5

I have a temp file that is made for creating an image from a cropping library and I can see the file in Device File Explorer but when I try to open the file I get this error:

java.io.FileNotFoundException: file:/data/user/0/com.example.demo/cache/.tmp/cropped1651879842159823361.png: open failed: ENOENT (No such file or directory)

This is how that file is created:

val croppedImageFile = File.createTempFile("cropped", ".png", viewModel.tempPath)
val destinationUri = Uri.fromFile(croppedImageFile)

viewModel.tempPath is just the following:

viewModel.tempPath = "${this.cacheDir}/.tmp"

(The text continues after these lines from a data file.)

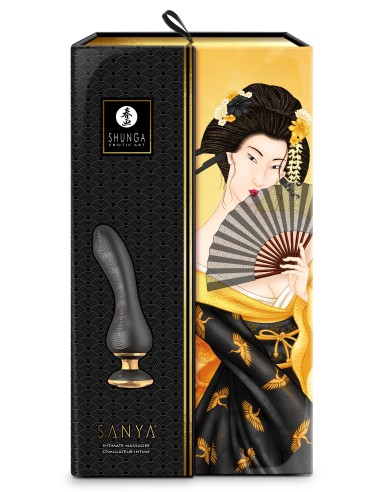 Stimulateur Intime Shunga Sanya Noir | FetishXplore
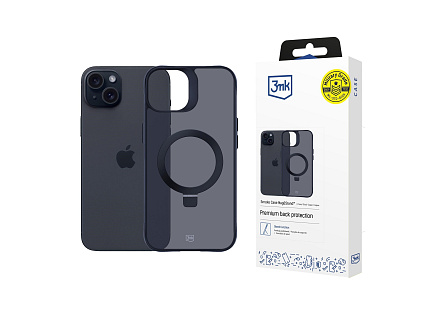 3mk ochranný kryt Smoke Case Mag&Stand pro Apple iPhone 15 3mk ochranný kryt Smoke Case Mag&Stand pro Apple iPhone 15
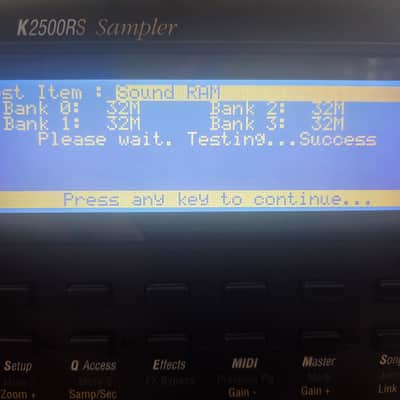 KURZWEIL K2500RS Digital Sampler. FULLY LOADED! Includes the extremely rare KDFX option image 9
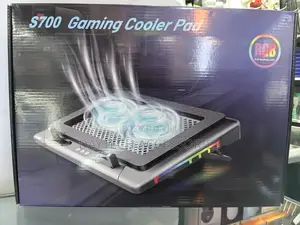 S700 Laptop Cooling Fan With 2 14cm Fans RGB Lighting.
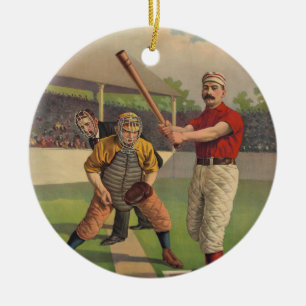 Ornamento del poster del béisbol del vintage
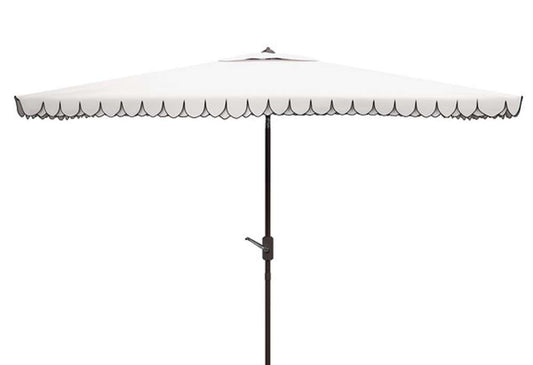 Safavieh - Elegant 6.5X10 Rect Umbrella - White - Black - PAT8306E veiw 1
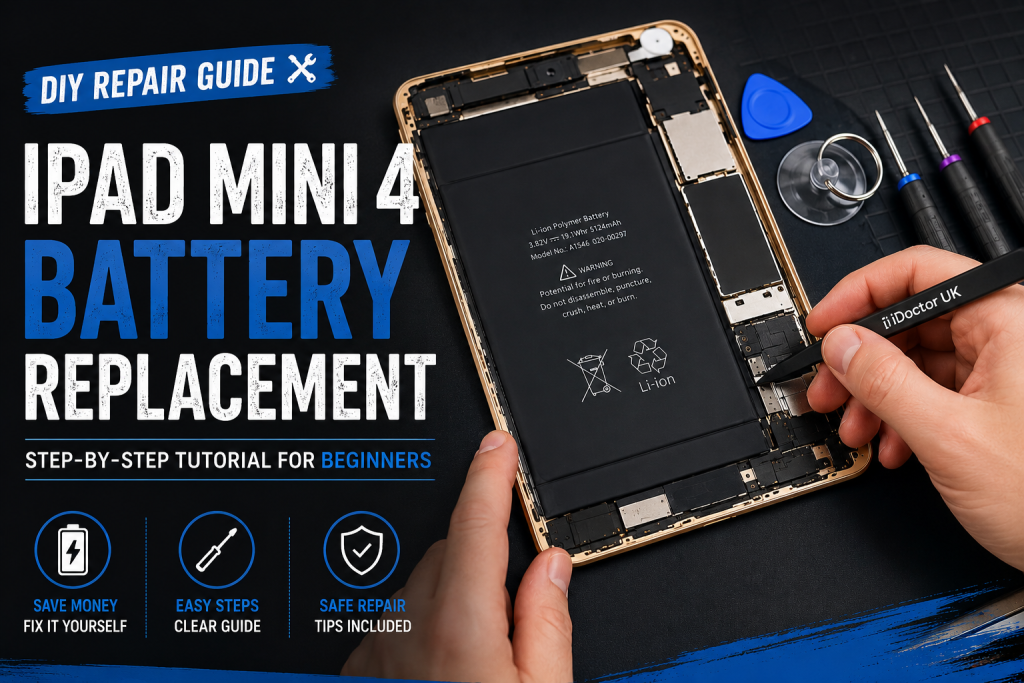 iPad Mini 4 Battery Replacement Guide for Beginners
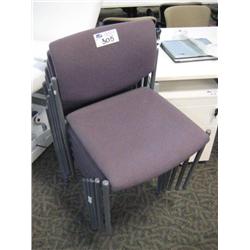 Plum Padded Stacking Chair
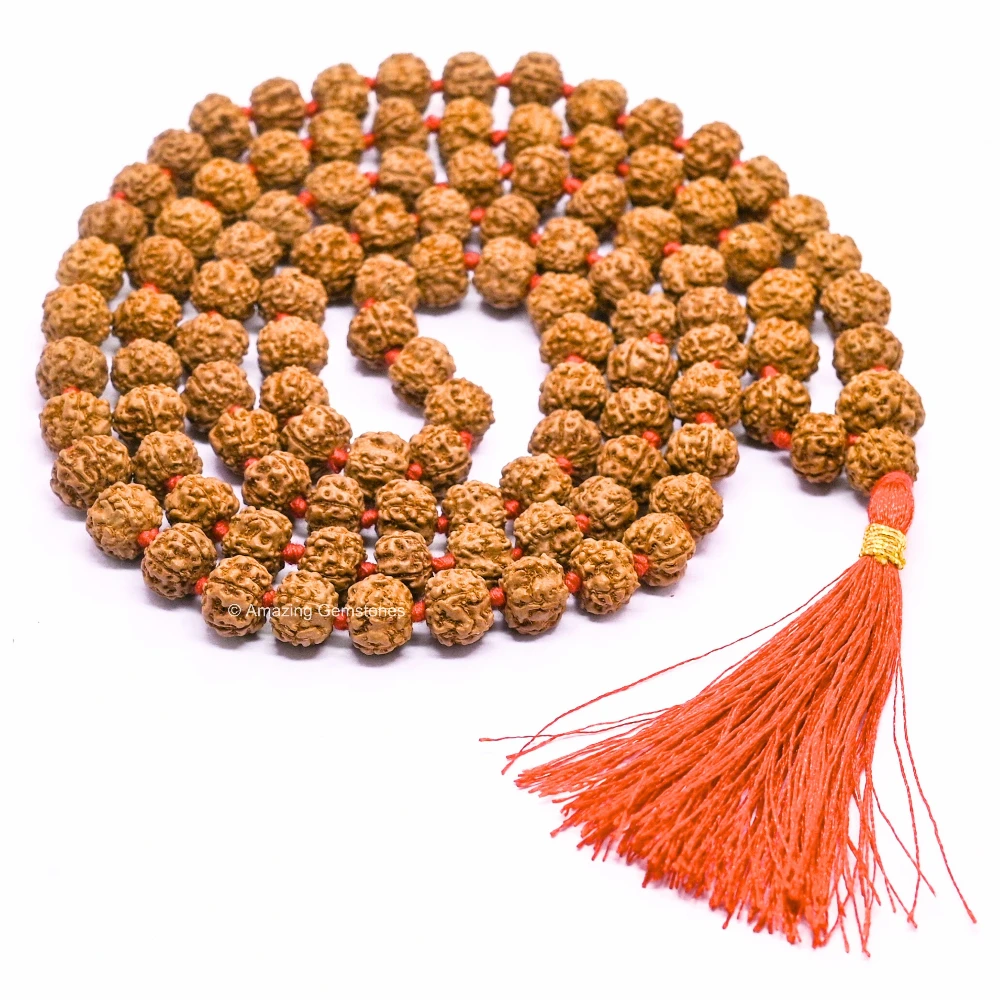 9mm Rudraksha Mala (Hand Knotted)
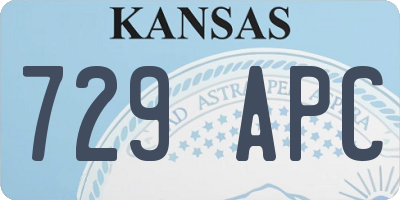 KS license plate 729APC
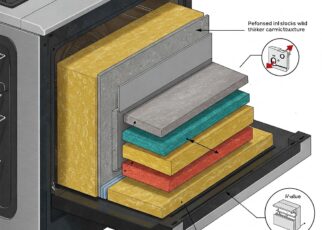 Heat transfer mechanisms in typical home-oven baking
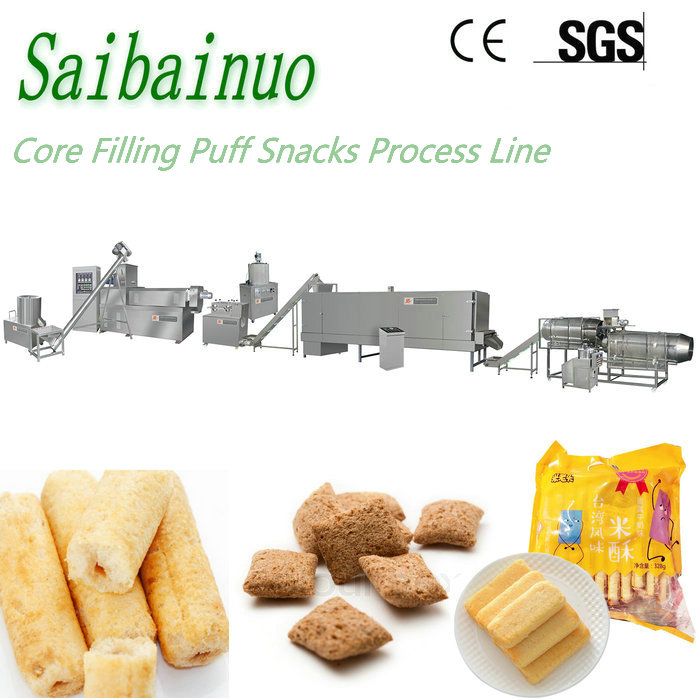 High-Quality Industrial Snack Production Machine for Core Filling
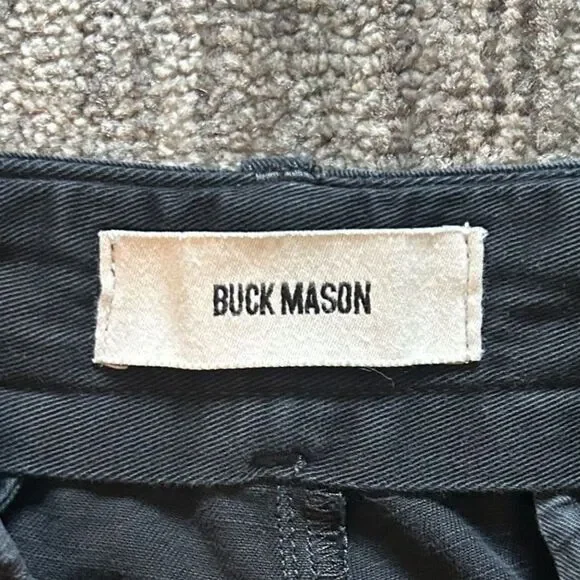 Buck Mason Baja Twill Field Chino Pant, Black, Size 32 - Picture 8 of 8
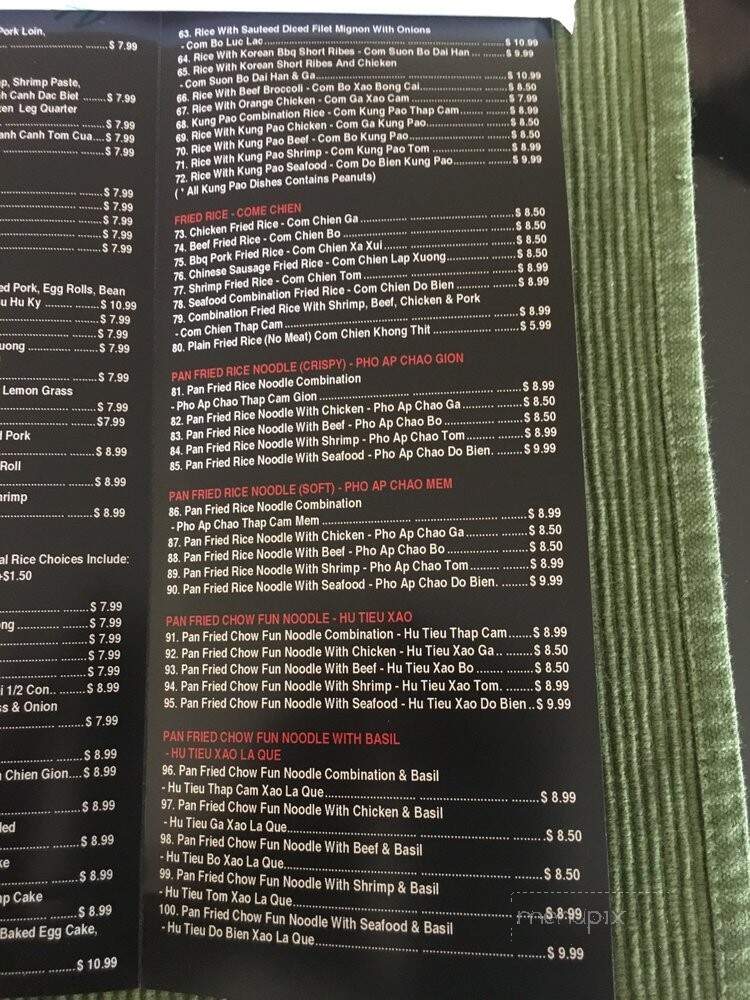 Kung Fu Pho - Highland, CA menu_pic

I can see that file got created and is valid, but when I try to access it, it claims it doesn't exists. I simply open the file by doing File(uri.toString()). in the view model

I'm not sure what is wrong and why it can't find the file. If this matters, I'm using an emulator that has google play and it's Android 11.

Eman
  • 1,093
  • 2
  • 26
  • 49
  • Post the code actually opening it. – Gabe Sechan May 31 '22 at 19:45
  • I did, it's just File(uri.toString()) – Eman May 31 '22 at 19:47
  • try adding this `android:requestLegacyExternalStorage="true"` in `AndroidManifest.xml` application tag. – Abu bakar May 31 '22 at 19:54
  • 1
    I tried that and still getting the same error. – Eman May 31 '22 at 19:57
  • 1
    @Eman Creating a file object doesn't cause an FileNotFoundException because it doesn't open the file- it just creates a reference to it. It's entirely legitimate to create a File to a path that doesn't exist. You may be passing it somewhere else that is actually opening it. – Gabe Sechan May 31 '22 at 20:02
  • yup, sorry, on the api call I'm using it on I'm opening it by doing this: file.readBytes() – Eman May 31 '22 at 20:04

1 Answers1

2

You need to open the file using new File(uri.getPath()).

uri.toString() returns the URI as a string, that means "file://path/to/file" which is not a valid path.

Abror Esonaliev
  • 11,797
  • 2
  • 23
  • 20
yuvalpo
  • 51
  • 1
  • 4